Welcome to the Land Use News!
This is an informative site for news about land use issues for attorneys and lay people alike.
I will post articles I write and publish elsewhere and info on interesting cases.
If you'd like to post, feel free to add to Comments.
Here is the first article, initially published in the Marin Scope Newspapers:
WHEN YOU CAN'T SEE THE FOREST FOR THE TREES - Literally
"Every body does not see alike.... The tree which moves some to tears of joy
is in the Eyes of others only a Green thing that stands in the way." (from
The Complete Writings of William Blake (1957) p. 793.)
Homeowners have a love-hate relationship with trees.
We all appreciate the sheltering arms of our own well tended amenity trees; we nurture Heritage Oaks and cherish our prized Japanese Maple.
But what do we do when our neighbor's trees become a nuisance, blocking views of
distant hills, ocean or forests?
Trees are living organisms. They can grow to be unwieldy straggly things that drop
their branches all over, threaten to fall on unsuspecting bystanders, or plop their
bulk squarely in your viewshed.
If you are like many Bay Area homeowners graced with hillside or coastal living,
you probably know just what I'm talking about. Your view of the ocean, never more
than a precious triangle to begin with, may now all but obscured by some runaway
Eucalyptus trees two streets over.
Your view of the peak of Mt. Tamalpais is shrinking behind scruffy delinquent pines
on the lower slopes. You bought your Lake Tahoe home for the view of the silvery
water edged with softening pine trees along the shore, but now that view has been
commandeered by renegade Cypress who have no business in the neighborhood in the
What's a law-abiding homeowner to do? Here are a few potential remedies for the
most common view versus tree problems.
Can the Trees be Considered a "Spite Fence?"
California law recognizes that a "fence or other structure in the nature of
a fence unnecessarily exceeding 10 feet in height maliciously erected or maintained
for the purpose of annoying the owner or occupant of adjoining property is a private
nuisance." (From California Civil Code Section 841.4 - Maliciously Erected
Courts have decided that a row of trees if planted for the purpose of annoying the
neighbors can be considered a structure for purposes of enforcing this statute.
Such a structure is commonly known as a "spite fence."
Spite fences reached a height of notoriety when in the 1870's, Charles Crocker wanted
to buy a whole city block on Nob Hill to build his mansion. One neighbor refused
to sell. Crocker simply bought all the land around the holdout landowner and
built a 40 feet high fence, surrounding the property. No laws protected the hapless
property owner in those days, and he eventually caved in and sold to Crocker.
In a recent case in the town of Yreka, the Third District Court of Appeal said yes,
a row of trees planted to block a neighbor's view could be seen as a spite fence
and be deemed illegal. (See Wilson v. Handley (2002) 97 Cal.App.3d 1301.)
If your dispute gets to a court, the intent of the neighbor planting the trees becomes an issue. If a court determines that the purpose of the planting is to mark the boundary line and to annoy the neighbors, then the court could reasonably conclude that the trees "unnecessarily" exceed 10 feet in height.

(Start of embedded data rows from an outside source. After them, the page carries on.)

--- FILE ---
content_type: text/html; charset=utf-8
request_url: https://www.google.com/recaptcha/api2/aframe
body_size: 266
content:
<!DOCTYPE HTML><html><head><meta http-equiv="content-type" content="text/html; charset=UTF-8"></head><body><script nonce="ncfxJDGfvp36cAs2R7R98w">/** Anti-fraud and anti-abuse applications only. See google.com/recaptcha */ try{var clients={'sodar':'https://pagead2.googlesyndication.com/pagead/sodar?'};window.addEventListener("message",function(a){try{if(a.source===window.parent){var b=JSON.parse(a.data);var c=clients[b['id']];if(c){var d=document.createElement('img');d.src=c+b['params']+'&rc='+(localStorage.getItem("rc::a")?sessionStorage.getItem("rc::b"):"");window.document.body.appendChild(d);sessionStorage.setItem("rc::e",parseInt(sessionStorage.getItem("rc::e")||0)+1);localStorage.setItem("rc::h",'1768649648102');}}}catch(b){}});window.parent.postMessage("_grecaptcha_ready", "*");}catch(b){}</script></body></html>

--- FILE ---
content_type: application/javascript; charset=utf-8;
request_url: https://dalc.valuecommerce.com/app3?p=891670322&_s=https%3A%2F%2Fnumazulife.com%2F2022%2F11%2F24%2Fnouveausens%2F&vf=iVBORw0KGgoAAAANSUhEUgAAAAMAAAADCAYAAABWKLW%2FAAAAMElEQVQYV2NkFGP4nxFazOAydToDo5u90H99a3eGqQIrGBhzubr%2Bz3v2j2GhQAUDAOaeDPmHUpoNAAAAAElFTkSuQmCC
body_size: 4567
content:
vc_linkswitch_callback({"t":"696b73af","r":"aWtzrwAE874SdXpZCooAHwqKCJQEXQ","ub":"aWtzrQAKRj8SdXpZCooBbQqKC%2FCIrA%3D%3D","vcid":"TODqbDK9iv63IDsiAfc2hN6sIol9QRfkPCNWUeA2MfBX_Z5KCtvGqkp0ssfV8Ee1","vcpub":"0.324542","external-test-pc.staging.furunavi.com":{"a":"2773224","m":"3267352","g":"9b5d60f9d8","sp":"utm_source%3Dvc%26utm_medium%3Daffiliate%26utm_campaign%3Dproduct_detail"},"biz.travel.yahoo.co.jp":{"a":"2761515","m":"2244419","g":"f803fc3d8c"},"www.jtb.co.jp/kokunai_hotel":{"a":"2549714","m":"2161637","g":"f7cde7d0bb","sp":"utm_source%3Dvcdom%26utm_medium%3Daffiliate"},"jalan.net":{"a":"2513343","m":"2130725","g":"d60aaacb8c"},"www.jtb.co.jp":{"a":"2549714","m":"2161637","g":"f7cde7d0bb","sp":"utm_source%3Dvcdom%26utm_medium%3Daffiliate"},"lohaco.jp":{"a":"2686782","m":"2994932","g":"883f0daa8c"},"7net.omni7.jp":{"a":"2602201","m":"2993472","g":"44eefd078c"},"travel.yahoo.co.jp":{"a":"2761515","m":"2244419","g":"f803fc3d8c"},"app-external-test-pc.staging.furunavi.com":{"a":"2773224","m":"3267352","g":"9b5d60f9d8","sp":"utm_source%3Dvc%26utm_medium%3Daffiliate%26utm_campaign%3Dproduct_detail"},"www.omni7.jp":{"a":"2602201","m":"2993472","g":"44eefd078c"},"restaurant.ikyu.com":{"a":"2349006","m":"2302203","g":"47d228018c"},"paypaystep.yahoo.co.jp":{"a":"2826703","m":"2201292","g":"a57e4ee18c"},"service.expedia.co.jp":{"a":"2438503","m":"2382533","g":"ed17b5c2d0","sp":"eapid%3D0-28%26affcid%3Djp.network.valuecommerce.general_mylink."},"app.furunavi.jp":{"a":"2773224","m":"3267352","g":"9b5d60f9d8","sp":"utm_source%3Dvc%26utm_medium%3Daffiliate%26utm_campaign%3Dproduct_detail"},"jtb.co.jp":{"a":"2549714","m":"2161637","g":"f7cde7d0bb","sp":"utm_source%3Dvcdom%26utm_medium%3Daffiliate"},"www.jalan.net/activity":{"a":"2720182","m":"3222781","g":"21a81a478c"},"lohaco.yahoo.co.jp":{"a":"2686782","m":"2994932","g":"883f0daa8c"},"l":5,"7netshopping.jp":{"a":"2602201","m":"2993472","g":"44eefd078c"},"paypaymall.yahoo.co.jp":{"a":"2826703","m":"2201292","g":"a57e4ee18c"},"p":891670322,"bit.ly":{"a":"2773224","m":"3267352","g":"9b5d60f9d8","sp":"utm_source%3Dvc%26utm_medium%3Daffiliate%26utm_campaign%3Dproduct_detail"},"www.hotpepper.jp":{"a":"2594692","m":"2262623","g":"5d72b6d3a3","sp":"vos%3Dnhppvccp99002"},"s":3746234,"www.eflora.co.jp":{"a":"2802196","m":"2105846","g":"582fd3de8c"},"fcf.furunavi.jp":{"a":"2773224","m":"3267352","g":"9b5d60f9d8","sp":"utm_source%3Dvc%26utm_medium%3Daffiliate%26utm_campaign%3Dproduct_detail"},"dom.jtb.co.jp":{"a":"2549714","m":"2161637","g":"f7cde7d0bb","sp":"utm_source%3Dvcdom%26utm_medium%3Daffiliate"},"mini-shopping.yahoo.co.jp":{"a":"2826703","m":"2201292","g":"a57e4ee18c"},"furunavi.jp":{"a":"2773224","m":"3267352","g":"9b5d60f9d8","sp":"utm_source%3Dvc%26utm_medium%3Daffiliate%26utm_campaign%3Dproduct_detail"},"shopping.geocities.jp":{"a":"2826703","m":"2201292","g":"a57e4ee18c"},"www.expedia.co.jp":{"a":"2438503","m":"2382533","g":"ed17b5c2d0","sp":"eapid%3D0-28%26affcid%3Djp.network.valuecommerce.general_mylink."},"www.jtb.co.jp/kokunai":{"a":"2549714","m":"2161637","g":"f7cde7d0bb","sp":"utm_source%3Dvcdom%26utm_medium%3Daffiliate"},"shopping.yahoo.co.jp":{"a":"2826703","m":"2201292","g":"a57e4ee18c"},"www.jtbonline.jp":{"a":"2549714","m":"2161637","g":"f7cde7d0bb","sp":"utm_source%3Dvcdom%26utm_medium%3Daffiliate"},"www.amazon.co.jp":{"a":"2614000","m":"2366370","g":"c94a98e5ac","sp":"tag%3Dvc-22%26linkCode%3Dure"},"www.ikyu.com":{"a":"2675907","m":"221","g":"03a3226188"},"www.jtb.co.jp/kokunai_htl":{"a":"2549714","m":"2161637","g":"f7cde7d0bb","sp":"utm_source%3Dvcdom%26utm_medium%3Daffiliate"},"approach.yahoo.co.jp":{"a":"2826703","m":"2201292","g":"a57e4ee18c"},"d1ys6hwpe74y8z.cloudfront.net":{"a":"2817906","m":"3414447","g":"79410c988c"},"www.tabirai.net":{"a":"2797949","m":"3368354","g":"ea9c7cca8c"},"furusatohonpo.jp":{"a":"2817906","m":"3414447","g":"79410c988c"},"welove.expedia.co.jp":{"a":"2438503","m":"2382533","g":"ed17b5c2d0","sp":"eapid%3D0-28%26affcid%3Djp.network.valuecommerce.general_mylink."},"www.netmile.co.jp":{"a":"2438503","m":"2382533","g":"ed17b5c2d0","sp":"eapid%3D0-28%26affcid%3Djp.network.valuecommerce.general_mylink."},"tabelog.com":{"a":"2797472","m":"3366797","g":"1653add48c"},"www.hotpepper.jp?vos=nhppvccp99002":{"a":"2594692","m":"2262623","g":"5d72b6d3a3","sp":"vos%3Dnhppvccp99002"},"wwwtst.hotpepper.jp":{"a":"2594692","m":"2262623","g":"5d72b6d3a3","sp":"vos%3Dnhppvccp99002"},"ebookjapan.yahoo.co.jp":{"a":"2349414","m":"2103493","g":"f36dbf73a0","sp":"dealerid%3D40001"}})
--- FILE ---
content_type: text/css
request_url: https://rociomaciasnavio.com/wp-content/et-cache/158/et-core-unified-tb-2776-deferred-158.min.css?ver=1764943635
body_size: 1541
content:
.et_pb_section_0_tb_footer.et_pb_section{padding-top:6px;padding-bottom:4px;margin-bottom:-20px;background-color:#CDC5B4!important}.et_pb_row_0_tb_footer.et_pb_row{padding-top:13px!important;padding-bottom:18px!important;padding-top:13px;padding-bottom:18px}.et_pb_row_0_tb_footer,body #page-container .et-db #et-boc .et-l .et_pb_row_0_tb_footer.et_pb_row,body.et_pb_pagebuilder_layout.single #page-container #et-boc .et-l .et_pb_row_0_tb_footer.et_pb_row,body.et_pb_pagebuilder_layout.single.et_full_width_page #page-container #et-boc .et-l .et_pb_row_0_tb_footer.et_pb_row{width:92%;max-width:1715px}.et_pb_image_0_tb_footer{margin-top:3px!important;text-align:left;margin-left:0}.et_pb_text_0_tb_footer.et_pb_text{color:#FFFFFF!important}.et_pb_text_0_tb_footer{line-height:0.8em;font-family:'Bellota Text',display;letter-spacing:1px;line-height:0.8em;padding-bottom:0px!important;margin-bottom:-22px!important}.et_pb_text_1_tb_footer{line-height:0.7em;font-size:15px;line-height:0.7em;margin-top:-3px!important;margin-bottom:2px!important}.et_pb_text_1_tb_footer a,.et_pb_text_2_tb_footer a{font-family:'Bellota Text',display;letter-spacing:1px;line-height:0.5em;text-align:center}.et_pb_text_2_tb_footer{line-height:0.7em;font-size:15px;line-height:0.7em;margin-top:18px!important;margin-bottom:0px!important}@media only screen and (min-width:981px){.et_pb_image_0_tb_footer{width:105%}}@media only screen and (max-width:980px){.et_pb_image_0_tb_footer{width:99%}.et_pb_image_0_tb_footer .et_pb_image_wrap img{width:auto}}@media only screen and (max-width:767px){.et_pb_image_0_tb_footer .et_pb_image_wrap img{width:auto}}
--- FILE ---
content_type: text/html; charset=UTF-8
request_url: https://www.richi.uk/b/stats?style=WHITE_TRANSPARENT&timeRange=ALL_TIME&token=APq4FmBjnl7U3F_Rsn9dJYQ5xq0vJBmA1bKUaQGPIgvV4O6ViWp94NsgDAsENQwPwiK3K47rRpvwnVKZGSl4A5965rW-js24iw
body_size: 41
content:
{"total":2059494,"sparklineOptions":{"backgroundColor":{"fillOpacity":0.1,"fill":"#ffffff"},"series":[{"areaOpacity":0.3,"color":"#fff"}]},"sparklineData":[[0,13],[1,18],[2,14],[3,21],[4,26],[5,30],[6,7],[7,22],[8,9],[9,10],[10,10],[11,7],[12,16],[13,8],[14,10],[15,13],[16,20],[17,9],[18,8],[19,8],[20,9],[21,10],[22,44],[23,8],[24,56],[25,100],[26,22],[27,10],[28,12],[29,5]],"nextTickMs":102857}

Is there a view Ordinance in Your Town?
Many towns have ordinances setting forth standards for maintaining views. There
is no general California law about views. Some towns cherish certain trees such
as Redwoods and have strict guidelines for their removal or even trimming, while
others see them as nuisances, interfering with neighbors' views of Bay or hillsides.
In Marin County, the Town of Tiburon leads the way with the most protective ordinance.
It provides in part:
"The Town recognizes that certain types of trees, because of potential breakage
and fire hazards, or their potential for creating view blockage due to rapid growth
and tall height at maturity, should be prohibited from being planted without special
permission. These trees are referred to as 'undesirable trees.'"
You need to check with your town planning department to see what the rules are.
They are often posted on line. In those cases where view ordinances exist, there
is often a "tree committee" who you can appeal to; don't forget that many
towns and counties have mediation boards whose services are available for a nominal
fee, before you get into a full bore hearing, hiring attorneys and ending years
of peaceful coexistence with your neighbors.
Covenants, Conditions and Restrictions
Are you in a planned development with a set of covenants, conditions and restrictions
that control what homeowners can and can't do with their trees in terms of obstructing
neighbors' views? If so, you may be able to get your neighbor to trim his trees
to restore your lost view. Check with your homeowners' association to see what the
process is in your particular development.
By consulting skilled arborists, you can often set up a plan for "windowing"
the offending trees, so that the neighbor keeps his privacy and shade, while you
get your view back. If no ordinance or cc&r's cover your situation, offer to
pay for professional trimming to restore your view. Even if you do have an ordinance
in play, consider working cooperatively with the neighbor first, before resorting
to hearings or the courts. The cost will be small to maintain cordial relations
and enjoy your view at the same time. Invite the neighbor over to enjoy the view
with you over a glass of wine or cup of coffee as a thank you.